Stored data
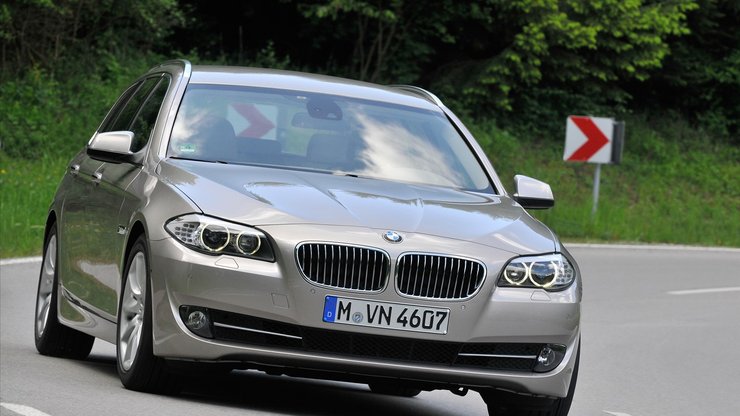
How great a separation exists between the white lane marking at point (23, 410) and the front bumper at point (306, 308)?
57 cm

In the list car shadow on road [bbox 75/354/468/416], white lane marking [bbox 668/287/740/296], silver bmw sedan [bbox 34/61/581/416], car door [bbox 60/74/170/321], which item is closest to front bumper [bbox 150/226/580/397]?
silver bmw sedan [bbox 34/61/581/416]

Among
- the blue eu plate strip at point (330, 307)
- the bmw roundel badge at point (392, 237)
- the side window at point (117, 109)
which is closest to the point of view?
the blue eu plate strip at point (330, 307)

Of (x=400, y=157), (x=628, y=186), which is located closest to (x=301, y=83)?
(x=400, y=157)

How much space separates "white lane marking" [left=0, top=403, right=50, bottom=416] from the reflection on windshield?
2036 millimetres

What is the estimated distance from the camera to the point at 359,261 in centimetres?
711

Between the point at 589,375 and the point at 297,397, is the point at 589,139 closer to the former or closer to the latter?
the point at 589,375

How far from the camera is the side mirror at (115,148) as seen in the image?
828 centimetres

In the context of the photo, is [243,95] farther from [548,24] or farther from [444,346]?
[548,24]

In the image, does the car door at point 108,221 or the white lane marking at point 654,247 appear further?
the white lane marking at point 654,247

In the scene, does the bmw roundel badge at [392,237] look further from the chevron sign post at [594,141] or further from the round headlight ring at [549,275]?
the chevron sign post at [594,141]

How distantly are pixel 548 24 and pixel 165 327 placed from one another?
82.6 ft

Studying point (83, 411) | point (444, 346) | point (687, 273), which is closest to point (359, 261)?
point (444, 346)

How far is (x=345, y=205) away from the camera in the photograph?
7.44 meters

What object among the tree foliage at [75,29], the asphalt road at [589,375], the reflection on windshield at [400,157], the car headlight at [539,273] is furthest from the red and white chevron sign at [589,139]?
the car headlight at [539,273]
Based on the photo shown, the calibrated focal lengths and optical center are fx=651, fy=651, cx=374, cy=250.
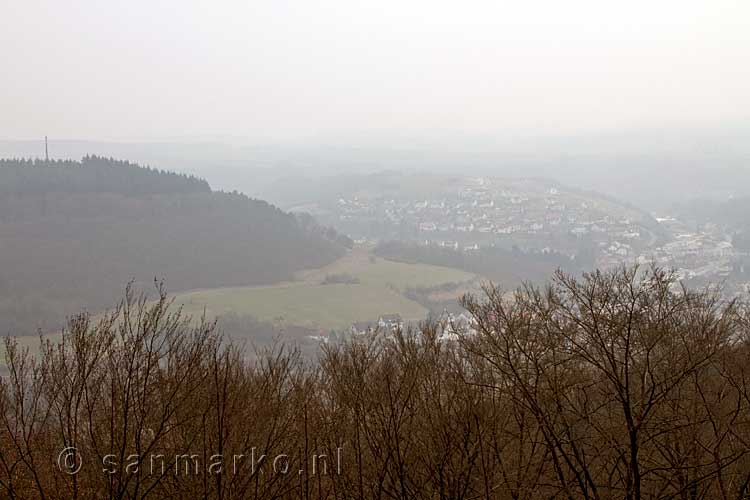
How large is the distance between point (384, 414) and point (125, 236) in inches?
4237

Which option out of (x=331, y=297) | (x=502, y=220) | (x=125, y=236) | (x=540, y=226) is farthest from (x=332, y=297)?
(x=502, y=220)

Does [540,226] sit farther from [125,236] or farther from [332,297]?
[125,236]

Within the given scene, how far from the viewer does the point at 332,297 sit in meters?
83.4

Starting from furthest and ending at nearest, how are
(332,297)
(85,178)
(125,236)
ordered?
(85,178) → (125,236) → (332,297)

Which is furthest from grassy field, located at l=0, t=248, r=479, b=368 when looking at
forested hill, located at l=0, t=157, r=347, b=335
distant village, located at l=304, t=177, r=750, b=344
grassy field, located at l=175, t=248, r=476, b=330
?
distant village, located at l=304, t=177, r=750, b=344

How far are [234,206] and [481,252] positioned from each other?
48628 millimetres

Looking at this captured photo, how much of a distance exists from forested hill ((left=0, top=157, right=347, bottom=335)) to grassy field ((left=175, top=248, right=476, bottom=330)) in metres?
9.85

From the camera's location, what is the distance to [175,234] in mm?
117562

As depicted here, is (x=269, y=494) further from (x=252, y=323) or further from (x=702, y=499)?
(x=252, y=323)

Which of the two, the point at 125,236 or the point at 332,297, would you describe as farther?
the point at 125,236

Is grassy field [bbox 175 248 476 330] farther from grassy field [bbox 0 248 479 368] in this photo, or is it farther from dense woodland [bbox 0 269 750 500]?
dense woodland [bbox 0 269 750 500]

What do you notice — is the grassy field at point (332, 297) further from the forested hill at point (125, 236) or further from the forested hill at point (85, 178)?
the forested hill at point (85, 178)

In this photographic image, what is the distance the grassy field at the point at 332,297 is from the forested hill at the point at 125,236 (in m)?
9.85

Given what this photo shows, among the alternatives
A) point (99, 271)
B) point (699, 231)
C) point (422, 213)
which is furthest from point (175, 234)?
point (699, 231)
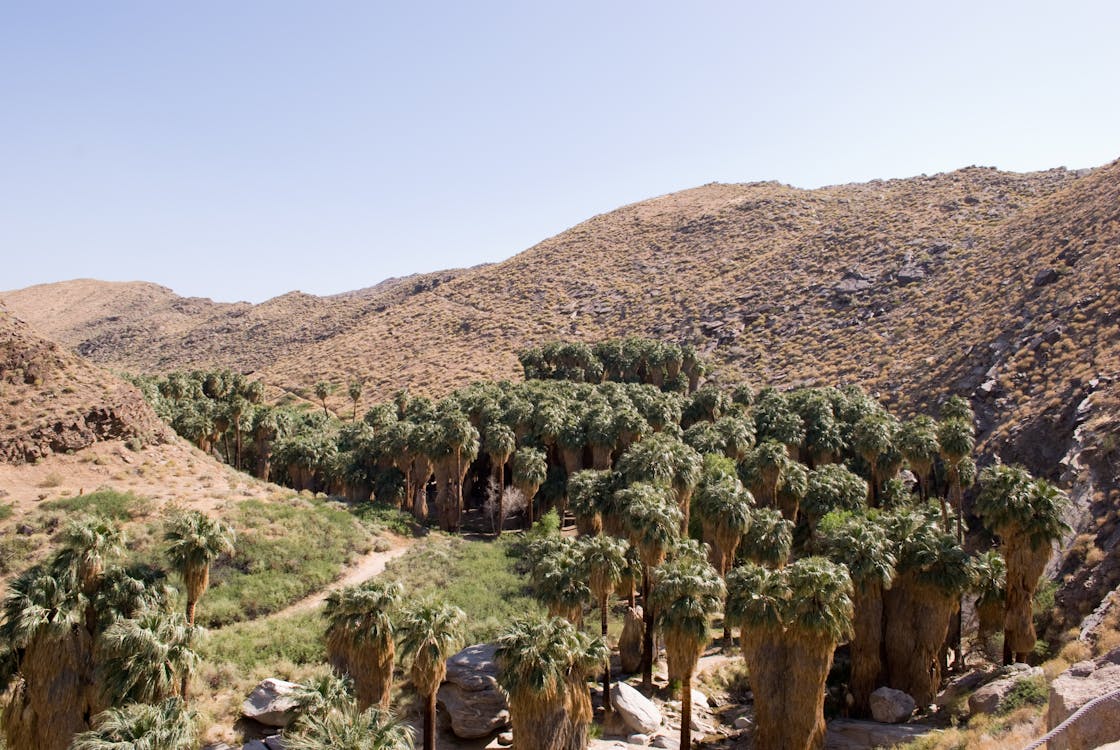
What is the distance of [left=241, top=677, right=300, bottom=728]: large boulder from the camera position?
1003 inches

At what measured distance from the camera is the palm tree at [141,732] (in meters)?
16.1

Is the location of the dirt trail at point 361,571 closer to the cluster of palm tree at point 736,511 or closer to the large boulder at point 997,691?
the cluster of palm tree at point 736,511

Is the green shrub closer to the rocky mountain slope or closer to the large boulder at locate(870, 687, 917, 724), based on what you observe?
the large boulder at locate(870, 687, 917, 724)

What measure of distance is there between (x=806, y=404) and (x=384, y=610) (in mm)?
39773

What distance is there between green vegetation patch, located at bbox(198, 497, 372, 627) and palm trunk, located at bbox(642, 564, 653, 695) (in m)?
18.9

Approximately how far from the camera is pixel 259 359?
13150 centimetres

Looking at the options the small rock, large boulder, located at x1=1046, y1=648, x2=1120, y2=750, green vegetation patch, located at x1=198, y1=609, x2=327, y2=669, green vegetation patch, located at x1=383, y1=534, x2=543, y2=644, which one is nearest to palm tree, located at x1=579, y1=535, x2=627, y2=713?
green vegetation patch, located at x1=383, y1=534, x2=543, y2=644

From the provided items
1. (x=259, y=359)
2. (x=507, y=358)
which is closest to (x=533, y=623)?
(x=507, y=358)

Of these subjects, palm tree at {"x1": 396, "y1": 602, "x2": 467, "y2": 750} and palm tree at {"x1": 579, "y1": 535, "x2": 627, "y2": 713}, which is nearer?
palm tree at {"x1": 396, "y1": 602, "x2": 467, "y2": 750}

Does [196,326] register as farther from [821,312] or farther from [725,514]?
[725,514]

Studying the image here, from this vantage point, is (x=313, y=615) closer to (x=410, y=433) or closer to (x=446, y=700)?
(x=446, y=700)

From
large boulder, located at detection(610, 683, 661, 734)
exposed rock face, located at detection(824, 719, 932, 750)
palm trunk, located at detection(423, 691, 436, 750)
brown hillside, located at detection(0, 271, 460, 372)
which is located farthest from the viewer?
brown hillside, located at detection(0, 271, 460, 372)

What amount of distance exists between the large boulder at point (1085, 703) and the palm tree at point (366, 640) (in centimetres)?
1844

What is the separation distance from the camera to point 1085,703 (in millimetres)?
14469
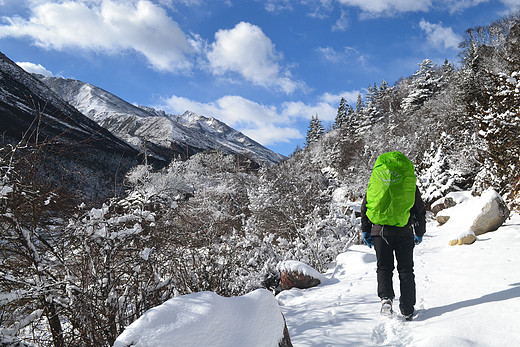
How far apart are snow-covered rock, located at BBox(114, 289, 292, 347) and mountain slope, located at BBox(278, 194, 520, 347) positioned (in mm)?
826

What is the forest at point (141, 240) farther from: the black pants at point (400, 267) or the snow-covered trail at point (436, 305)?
the black pants at point (400, 267)

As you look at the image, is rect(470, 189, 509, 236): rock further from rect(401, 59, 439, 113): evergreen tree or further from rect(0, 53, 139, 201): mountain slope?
rect(401, 59, 439, 113): evergreen tree

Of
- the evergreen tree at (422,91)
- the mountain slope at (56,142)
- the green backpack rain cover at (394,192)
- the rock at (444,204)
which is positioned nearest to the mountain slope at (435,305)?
the green backpack rain cover at (394,192)

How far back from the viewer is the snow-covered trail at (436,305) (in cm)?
215

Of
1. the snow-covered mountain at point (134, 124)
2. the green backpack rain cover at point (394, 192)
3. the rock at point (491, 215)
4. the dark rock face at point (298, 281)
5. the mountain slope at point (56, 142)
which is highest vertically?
the snow-covered mountain at point (134, 124)

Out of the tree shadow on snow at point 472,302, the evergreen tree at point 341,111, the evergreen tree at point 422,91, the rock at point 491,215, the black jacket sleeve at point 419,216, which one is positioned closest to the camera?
the tree shadow on snow at point 472,302

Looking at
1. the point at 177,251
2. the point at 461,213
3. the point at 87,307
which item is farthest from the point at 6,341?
the point at 461,213

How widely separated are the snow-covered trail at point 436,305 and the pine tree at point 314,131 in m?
42.9

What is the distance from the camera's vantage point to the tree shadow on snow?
8.39 feet

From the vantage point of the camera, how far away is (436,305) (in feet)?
9.17

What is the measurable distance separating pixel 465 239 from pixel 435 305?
290 cm

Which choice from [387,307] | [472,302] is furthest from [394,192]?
[472,302]

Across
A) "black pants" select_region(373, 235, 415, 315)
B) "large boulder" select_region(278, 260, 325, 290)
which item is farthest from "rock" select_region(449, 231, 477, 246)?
"black pants" select_region(373, 235, 415, 315)

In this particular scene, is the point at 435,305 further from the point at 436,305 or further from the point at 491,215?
the point at 491,215
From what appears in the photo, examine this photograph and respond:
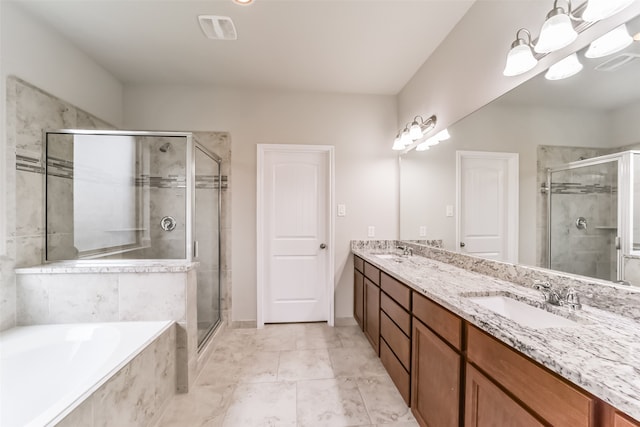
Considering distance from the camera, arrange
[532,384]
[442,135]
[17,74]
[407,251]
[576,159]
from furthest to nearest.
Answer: [407,251] < [442,135] < [17,74] < [576,159] < [532,384]

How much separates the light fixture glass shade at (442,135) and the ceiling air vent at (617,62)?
1.03 meters

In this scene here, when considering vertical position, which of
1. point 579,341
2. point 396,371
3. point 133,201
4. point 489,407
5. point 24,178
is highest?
point 24,178

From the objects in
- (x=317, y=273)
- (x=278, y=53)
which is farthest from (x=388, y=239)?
(x=278, y=53)

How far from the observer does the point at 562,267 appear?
124 centimetres

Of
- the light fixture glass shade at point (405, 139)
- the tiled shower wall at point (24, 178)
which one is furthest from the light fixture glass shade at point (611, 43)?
the tiled shower wall at point (24, 178)

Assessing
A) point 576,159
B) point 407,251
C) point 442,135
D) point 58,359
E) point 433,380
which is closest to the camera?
point 576,159

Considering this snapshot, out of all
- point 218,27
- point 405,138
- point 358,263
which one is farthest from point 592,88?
point 218,27

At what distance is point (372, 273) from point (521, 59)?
1.71 meters

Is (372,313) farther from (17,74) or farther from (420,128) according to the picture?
(17,74)

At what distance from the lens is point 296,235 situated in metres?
2.94

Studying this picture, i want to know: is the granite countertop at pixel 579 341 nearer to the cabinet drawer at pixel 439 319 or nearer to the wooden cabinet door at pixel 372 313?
the cabinet drawer at pixel 439 319

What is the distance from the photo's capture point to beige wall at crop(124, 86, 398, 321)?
110 inches

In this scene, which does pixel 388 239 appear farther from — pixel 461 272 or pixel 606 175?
pixel 606 175

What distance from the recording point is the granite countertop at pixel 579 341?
582 millimetres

▶ **SET EXERCISE**: Please rewrite the lines from the one containing "How far from the camera is the" through the one containing "7.44 meters", both included, as a JSON list of strings with one string per line and blank lines omitted.

▶ **FINAL RESULT**:
[
  "How far from the camera is the side mirror at (115,148) as seen in the image?",
  "828 centimetres",
  "In the context of the photo, is [243,95] farther from [548,24] or farther from [444,346]?",
  "[548,24]",
  "In the image, does the car door at point 108,221 or the white lane marking at point 654,247 appear further?",
  "the white lane marking at point 654,247",
  "In the scene, does the bmw roundel badge at [392,237] look further from the chevron sign post at [594,141] or further from the round headlight ring at [549,275]?",
  "the chevron sign post at [594,141]",
  "How distantly are pixel 548 24 and pixel 165 327 placed from one another?",
  "82.6 ft",
  "Studying point (83, 411) | point (444, 346) | point (687, 273), which is closest to point (359, 261)?",
  "point (444, 346)",
  "How far is (x=345, y=205) away from the camera in the photograph?",
  "7.44 meters"
]